# Generating Image Description

In [1]:
import numpy as np
# preprocess_input() is used to preprocess any given image to extract features of that image
from tensorflow.keras.applications.vgg16 import VGG16, preprocess_input
# load_img() is used to load image from file as a pil image
# img_to_array() is used to convert pil image instance to a numpy array so that our model can understand/interpret the image
from tensorflow.keras.preprocessing.image import load_img, img_to_array
# Model() can be instanciated to include the necessary layers given some input arrays or tensors to output arrays or tensors
from tensorflow.keras.models import Model
# Pickle is used to serialize and deserialize the python object structure so that any object on python can be pickled and saved to the disk
# So pickle.load() fuction is used to load object data from the pickle file
from pickle import load
# load_model() fuction is used to load saved models from .h5 file
from tensorflow.keras.models import load_model

In [2]:
# Function to map a word using its corresponding word id
def word_for_id(integer, tokenizer):
    for word, index in tokenizer.word_index.items():
        # Check if we have a match for given word at corresponding index
        # If match found return the word else return None
        if index == integer:
            return word
    return None

In [3]:
from tensorflow.keras.preprocessing.sequence import pad_sequences

In [4]:
# Funtion to generate a description for an image
def generate_desc(model, tokenizer, image_feat, max_length):
    # Seed/start the generation process
    in_text = 'starttoken'
    
    # Iterate over the entire length of the sequence
    # Here we will generate one word at a time by calling model recursively until 'END' string is detected
    for i in range(max_length):
        # Intiger encoded input sequence
        sequence = tokenizer.texts_to_sequences([in_text])[0]
        # Pad input
        sequence = pad_sequences([sequence], maxlen=max_length)
        # Predict next word
        yhat = model.predict([image_feat, sequence], verbose=0)
        # Concert probability to integer
        yhat = np.argmax(yhat)
        # Map integer to word
        word = word_for_id(yhat, tokenizer)
        # Stop if we cannot map the word
        if word is None:
            break
        # Add the generated next word to the original sequence
        in_text += " " + word
        if word == 'endtoken':
            break
    return in_text

In [5]:
# Fuction to extract features from each image to the directory
def extract_test_features(filename):
    # Create an instance of the VGG16 model
    model = VGG16()
    # Restructuring our VGG16 model by removing/Popping off the last layer of the model
    # The last layer is used to classify the images. Since we are not classifying images here, we're removing the last layer
    model.layers.pop()
    # Keras model represents the actual neural network model.
    # Keras provides a two mode to create the model, simple and easy to use Sequential API as well as more flexible and advanced Functional API.
    # A ANN model can be created by simply calling Sequential() API
    # Sequential API is used to create models layer-by-layer
    # Functional model, you can define multiple input or output that share layers.
    # First, we create an instance for model using Model class and connect to the layers to access input and output to the model
    # model.inputs is the input fed to the model and model.layers[-1].output is the output of the last(-1) layer of the model
    model = Model(inputs=model.inputs, outputs=model.layers[-2].output)

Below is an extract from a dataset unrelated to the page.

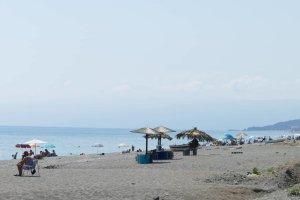 Από νωρίς κατέβηκαν στην παραλία οι Λαρισαίοι (φωτ.)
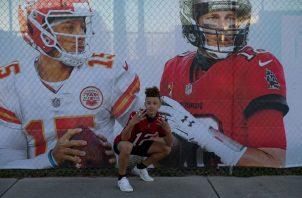Mahomes (Izquierda) y Brady (Derecha) en un banner del Super Bowl en la ciudad de Tampa, Florida. Foto: EFE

    # load each filename as image and resize the image to given target_size
    image = load_img(filename, target_size=(224, 224))
    # Convert image pixels to numpy array
    image = img_to_array(image)
    # Before presenting any data to CNN you may sometimes need to reshape your data
    # We are reshaping the data without changing its content
    image = image.reshape(1, image.shape[0], image.shape[1], image.shape[2])
    # Preparing the image to fit to the VGG16 model
    image = preprocess_input(image)
    # Extracting the features from the image
    # By setting verbose 0, 1 or 2 you just say how do you want to 'see' the training progress for each epoch.
    # verbose=0 will show you nothing (silent)
    # verbose=1 will show you an animated progress bar like this: [===============================]
    # verbose=2 will just mention the number of epoch like this: Epoch 1/10
    feature = model.predict(image, verbose=0)
    return feature

In [6]:
tokenizer = load(open('./VGG16_tokenizer.pkl', 'rb'))
# Pre-define the maximum sequence length (from taining)
max_length = 34
# Load the model with minimum error
model = load_model('./VGG16_Models/model_9.h5')
# Load the image of which you need to generate description
test_image = extract_test_features('./test.jpg')
# Generate description of the image
description = generate_desc(model, tokenizer, test_image, max_length)
print(description)

starttoken little boy in pink shirt is playing in the air endtoken


In [7]:
# Remove start and end tokens
query = description
stopwords = ['starttoken', 'endtoken']
query_words = query.split()
result = [word for word in query_words if word not in stopwords]
result = ' '.join(result)
print(result)

little boy in pink shirt is playing in the air


# Convert Generated Text to Audio

In [None]:
import pyttsx3

In [None]:
engine = pyttsx3.init('espeak')

rate = engine.getProperty('rate')
engine.setProperty('rate', 200)

volume = engine.getProperty('volume')
engine.setProperty('volume', 1.0)

voices = engine.getProperty('voices')
engine.setProperty('voice', voices[1].id)

In [None]:
def speak(sound):
    engine.say(sound)
    engine.runAndWait()

In [None]:
if __name__ == '__main__':
    speak(result)